━━ Listed entries

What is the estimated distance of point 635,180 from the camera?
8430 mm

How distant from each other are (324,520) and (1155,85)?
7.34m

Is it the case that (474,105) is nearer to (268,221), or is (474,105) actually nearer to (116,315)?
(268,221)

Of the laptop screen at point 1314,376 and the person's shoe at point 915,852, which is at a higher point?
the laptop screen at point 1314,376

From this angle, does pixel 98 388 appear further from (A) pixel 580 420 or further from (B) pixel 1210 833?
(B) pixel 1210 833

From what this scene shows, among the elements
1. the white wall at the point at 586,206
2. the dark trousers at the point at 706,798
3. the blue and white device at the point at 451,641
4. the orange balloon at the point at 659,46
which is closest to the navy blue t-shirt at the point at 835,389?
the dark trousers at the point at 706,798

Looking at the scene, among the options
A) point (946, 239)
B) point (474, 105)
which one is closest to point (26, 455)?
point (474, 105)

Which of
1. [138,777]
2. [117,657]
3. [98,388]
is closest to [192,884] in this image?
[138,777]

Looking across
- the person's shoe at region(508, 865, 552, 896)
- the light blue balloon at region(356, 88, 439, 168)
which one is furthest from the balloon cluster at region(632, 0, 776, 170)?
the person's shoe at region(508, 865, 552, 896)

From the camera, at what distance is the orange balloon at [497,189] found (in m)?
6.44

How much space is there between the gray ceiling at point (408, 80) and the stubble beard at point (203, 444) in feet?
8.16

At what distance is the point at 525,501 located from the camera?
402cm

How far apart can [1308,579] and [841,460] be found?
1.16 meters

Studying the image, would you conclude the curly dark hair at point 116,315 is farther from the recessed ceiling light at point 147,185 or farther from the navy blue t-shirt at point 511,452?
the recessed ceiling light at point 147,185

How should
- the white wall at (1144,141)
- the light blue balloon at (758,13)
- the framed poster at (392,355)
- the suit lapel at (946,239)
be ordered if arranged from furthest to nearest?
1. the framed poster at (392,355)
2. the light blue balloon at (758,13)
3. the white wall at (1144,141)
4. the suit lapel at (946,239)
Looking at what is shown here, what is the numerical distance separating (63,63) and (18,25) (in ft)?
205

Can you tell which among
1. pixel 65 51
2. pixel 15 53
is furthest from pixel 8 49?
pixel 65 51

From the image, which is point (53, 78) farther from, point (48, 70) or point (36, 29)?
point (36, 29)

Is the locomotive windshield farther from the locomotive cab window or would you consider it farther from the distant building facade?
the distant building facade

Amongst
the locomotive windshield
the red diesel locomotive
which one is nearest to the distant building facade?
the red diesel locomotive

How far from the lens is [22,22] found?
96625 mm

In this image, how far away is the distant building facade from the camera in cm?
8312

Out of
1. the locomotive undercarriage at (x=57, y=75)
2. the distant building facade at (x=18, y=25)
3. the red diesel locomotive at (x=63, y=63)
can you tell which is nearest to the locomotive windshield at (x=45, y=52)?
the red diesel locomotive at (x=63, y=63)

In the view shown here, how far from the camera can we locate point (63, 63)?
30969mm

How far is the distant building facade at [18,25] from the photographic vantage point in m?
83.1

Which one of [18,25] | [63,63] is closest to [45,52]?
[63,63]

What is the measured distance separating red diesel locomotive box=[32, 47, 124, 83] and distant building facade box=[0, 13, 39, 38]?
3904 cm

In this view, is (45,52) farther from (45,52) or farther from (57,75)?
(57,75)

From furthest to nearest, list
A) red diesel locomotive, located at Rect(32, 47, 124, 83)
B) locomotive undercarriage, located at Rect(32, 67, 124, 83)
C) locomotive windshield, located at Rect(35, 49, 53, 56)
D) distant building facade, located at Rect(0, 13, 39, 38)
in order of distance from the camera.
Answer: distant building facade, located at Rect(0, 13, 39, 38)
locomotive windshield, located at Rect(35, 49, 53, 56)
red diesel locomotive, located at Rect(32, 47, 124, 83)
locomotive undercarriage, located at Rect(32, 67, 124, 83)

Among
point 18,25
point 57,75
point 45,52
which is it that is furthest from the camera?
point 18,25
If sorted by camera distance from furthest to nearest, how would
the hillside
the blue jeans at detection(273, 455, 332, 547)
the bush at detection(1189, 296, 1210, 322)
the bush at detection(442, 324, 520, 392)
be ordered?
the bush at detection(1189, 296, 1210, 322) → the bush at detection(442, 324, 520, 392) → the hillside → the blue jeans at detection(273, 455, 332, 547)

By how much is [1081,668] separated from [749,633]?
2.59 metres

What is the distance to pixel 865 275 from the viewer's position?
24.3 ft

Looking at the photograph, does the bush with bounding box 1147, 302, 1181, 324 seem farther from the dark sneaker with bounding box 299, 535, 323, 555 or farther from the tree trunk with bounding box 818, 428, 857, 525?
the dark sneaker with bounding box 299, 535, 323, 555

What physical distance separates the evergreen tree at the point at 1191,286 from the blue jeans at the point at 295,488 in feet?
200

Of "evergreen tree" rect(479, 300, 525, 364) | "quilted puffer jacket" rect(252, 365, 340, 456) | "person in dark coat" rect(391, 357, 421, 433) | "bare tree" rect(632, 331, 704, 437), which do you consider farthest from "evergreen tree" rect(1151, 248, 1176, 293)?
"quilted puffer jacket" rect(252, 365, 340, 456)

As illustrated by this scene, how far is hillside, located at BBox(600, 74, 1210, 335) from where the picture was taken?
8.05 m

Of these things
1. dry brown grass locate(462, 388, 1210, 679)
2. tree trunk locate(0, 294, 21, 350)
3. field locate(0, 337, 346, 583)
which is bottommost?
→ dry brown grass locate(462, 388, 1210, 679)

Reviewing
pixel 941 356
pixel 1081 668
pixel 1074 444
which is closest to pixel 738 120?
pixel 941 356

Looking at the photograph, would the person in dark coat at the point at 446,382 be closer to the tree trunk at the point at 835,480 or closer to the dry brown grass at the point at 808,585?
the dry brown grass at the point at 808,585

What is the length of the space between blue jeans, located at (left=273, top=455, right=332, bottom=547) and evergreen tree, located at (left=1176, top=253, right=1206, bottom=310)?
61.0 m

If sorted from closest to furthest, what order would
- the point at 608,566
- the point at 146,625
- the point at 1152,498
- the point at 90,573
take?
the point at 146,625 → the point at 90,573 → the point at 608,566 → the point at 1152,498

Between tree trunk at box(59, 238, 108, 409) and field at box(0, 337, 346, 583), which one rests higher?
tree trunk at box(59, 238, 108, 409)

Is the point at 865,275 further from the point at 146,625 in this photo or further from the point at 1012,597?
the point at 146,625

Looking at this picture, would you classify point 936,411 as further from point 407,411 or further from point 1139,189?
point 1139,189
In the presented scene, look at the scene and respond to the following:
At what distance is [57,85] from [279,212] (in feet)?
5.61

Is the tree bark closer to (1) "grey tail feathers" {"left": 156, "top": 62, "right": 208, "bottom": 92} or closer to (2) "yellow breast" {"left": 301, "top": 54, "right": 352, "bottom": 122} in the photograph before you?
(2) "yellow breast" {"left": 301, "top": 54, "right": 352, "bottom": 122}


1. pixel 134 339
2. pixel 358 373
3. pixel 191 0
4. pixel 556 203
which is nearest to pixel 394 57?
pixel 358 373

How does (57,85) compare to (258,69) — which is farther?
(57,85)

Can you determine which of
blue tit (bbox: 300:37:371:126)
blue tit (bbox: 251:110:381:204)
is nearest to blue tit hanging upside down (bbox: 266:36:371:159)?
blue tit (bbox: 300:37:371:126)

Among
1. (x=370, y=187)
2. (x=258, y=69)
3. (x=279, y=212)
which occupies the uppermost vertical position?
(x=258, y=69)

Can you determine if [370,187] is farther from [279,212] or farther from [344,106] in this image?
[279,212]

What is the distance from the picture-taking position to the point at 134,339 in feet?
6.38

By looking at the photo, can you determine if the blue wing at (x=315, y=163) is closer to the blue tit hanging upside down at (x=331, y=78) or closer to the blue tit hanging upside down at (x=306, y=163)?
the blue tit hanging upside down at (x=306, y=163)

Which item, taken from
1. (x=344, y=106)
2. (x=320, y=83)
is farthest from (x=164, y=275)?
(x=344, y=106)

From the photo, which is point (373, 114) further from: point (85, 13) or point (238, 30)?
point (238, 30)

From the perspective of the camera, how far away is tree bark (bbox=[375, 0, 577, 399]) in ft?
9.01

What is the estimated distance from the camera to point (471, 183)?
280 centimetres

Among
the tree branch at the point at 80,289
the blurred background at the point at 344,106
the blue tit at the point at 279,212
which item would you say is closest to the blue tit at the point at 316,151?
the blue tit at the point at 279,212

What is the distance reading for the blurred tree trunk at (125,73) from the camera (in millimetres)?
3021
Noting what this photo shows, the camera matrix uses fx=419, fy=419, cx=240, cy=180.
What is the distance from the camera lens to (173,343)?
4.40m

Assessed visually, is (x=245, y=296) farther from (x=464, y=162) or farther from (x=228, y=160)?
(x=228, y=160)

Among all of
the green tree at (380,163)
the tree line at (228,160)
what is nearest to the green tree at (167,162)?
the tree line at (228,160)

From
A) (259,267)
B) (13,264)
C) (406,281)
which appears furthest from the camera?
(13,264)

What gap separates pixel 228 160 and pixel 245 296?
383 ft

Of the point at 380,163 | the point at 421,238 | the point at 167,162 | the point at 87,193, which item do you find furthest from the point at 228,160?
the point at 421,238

━━━━

**Exercise task:** Revise the rows from the line holding "What is the estimated distance from" through the end of the rows, inclusive, so that "blurred" becomes "hazy" and nothing else changes. Reproduce only those rows.

**Solution for this problem:**
What is the estimated distance from the camera to point (471, 183)?
280 centimetres

Among
the tree branch at the point at 80,289
the hazy background at the point at 344,106
the blue tit at the point at 279,212
which item would you say is closest to the blue tit at the point at 316,151?
the blue tit at the point at 279,212

What is the distance reading for the hazy tree trunk at (125,73) from the camera (in millimetres)?
3021
Noting what this photo shows, the camera matrix uses fx=419, fy=419, cx=240, cy=180.
What is the distance from the camera lens to (173,343)?
4.40m

Assessed visually, is (x=245, y=296) farther from (x=464, y=162) or farther from (x=228, y=160)?
(x=228, y=160)

Among all of
the green tree at (380,163)
the tree line at (228,160)
what is nearest to the green tree at (167,162)?
the tree line at (228,160)

From
A) (259,267)
B) (13,264)
C) (406,281)
which appears furthest from the camera?
(13,264)

What gap separates pixel 228 160 and pixel 245 296?
383 ft

Of the point at 380,163 | the point at 421,238 | the point at 167,162 | the point at 87,193, which item do you find furthest from the point at 228,160?
the point at 421,238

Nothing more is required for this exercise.